* Task requirements: Reproduce only the lines of the material below that start at the line containing "The researchers solved" and stop at the line containing "The researchers measured whether bias". Keep both end lines.

* Provided entries:
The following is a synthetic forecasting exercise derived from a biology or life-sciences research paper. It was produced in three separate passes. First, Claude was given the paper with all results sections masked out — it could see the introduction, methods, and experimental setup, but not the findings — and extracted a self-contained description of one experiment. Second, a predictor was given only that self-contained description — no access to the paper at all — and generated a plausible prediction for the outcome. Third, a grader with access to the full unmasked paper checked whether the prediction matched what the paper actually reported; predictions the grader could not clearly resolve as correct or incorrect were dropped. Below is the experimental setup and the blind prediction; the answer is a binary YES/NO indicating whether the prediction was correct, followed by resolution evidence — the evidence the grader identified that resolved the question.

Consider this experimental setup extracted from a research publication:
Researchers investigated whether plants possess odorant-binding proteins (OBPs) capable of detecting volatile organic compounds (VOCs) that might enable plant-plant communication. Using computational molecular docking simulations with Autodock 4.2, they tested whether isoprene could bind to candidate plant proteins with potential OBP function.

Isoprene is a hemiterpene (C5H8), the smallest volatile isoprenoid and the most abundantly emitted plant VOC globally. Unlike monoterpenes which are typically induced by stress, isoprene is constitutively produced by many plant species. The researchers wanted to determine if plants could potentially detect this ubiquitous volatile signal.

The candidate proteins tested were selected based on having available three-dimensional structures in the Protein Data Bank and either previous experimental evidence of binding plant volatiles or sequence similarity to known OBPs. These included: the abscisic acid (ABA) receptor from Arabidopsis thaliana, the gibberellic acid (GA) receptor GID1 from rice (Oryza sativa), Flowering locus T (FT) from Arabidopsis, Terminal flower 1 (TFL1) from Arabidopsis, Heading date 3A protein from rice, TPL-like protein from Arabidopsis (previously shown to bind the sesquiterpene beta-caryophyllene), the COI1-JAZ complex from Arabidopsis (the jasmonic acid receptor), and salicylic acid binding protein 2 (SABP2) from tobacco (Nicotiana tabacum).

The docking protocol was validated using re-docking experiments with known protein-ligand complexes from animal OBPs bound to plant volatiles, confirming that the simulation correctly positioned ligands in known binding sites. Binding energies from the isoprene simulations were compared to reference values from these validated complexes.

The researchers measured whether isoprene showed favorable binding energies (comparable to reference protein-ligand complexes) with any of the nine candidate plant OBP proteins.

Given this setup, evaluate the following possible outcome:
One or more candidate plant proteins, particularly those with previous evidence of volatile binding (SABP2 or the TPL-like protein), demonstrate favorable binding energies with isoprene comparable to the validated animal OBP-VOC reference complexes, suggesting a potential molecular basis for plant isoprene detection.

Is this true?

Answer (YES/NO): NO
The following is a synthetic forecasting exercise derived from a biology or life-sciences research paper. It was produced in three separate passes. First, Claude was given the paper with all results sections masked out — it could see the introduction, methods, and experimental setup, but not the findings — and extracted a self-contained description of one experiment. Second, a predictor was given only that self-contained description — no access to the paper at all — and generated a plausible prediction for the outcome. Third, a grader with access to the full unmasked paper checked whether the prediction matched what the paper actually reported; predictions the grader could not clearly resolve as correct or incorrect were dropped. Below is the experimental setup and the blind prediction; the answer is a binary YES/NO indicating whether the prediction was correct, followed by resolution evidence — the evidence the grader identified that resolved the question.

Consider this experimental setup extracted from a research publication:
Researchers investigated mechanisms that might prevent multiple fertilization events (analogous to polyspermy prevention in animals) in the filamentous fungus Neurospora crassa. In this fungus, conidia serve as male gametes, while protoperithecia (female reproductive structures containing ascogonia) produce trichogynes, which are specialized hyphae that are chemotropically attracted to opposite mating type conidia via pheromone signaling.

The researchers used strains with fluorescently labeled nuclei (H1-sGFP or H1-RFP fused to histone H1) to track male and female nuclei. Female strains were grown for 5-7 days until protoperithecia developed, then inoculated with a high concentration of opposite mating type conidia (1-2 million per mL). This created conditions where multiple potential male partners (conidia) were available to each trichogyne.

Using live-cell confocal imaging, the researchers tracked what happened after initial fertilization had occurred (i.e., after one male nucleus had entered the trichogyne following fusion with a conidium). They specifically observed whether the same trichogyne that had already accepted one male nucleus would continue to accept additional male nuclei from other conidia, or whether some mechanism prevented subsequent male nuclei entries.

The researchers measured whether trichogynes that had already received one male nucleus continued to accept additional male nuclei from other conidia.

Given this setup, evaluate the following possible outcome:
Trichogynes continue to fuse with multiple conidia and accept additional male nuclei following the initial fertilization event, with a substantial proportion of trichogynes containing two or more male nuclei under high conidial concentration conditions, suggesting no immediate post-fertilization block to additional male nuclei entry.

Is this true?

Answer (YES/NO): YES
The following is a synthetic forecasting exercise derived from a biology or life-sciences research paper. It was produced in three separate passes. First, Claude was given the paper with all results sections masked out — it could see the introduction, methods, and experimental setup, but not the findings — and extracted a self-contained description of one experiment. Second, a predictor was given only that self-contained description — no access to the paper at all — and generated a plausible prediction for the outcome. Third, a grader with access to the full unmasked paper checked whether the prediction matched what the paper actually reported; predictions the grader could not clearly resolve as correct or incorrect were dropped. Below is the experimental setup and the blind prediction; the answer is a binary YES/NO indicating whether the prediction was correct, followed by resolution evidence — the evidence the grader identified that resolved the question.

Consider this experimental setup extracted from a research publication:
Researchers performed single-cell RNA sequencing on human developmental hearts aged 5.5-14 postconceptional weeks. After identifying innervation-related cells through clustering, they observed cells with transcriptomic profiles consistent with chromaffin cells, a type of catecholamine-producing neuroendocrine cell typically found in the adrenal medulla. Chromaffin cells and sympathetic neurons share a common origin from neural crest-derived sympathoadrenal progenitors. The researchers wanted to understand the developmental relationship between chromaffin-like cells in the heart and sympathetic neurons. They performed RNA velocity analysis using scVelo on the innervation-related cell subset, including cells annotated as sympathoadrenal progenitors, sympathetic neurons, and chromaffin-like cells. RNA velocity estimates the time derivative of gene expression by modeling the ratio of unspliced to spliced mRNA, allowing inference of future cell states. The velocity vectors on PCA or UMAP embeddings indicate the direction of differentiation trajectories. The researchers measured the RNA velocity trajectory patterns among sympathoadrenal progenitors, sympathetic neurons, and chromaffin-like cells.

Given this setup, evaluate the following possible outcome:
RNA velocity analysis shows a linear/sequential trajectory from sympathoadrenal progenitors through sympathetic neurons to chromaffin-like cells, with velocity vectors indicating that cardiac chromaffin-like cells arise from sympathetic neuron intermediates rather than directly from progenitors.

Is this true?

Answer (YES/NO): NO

==

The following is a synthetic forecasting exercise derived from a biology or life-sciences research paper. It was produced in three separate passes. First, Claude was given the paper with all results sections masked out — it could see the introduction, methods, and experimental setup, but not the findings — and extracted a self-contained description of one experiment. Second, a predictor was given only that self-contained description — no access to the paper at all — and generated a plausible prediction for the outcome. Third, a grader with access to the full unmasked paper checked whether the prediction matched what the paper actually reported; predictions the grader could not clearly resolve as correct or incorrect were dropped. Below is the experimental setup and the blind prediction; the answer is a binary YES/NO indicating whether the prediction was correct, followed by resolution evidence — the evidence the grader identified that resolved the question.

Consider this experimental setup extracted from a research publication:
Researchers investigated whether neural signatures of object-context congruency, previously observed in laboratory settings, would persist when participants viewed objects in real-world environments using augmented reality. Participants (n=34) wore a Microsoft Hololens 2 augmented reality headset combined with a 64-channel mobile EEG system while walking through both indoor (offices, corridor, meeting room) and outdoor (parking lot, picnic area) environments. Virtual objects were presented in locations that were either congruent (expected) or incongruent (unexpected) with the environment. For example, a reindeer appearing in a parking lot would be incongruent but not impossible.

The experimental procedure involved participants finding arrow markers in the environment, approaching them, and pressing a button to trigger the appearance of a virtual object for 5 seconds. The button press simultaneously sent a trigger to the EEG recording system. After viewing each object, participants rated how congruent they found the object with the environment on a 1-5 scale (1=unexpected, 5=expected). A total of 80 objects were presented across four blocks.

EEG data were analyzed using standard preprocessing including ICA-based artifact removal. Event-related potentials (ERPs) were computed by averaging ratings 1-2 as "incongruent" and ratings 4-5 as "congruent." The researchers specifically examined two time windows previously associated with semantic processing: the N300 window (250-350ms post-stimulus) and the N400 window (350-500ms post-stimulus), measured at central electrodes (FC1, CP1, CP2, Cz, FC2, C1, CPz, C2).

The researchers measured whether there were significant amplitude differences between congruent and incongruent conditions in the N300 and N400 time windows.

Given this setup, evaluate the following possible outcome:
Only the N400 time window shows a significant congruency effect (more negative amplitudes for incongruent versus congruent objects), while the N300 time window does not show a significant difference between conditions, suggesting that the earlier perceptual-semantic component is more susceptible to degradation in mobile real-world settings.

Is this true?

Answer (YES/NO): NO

---

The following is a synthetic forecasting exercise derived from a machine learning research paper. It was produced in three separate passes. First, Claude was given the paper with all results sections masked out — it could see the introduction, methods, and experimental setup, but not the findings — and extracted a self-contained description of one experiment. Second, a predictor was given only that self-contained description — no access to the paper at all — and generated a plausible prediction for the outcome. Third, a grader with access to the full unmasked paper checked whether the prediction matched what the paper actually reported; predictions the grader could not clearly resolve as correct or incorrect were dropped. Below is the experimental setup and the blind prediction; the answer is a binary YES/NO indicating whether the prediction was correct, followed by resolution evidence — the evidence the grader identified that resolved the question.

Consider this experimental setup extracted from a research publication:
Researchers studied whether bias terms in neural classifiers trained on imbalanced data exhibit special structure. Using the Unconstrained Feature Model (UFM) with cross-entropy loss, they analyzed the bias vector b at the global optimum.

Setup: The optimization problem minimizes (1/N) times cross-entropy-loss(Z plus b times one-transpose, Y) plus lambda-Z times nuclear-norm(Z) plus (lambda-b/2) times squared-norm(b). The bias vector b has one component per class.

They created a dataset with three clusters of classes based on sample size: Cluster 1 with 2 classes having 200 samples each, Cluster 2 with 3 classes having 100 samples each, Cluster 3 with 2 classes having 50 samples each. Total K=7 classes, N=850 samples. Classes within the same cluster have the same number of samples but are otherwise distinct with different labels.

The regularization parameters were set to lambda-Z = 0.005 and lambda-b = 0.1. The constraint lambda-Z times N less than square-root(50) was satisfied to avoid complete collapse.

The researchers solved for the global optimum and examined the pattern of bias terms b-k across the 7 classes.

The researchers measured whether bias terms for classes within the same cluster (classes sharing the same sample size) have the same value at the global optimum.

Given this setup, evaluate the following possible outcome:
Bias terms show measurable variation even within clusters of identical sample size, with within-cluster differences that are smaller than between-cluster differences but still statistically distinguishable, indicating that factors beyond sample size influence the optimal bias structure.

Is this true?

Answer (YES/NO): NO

* Answer space:
The researchers solved for the global optimum and examined the pattern of bias terms b-k across the 7 classes.

The researchers measured whether bias terms for classes within the same cluster (classes sharing the same sample size) have the same value at the global optimum.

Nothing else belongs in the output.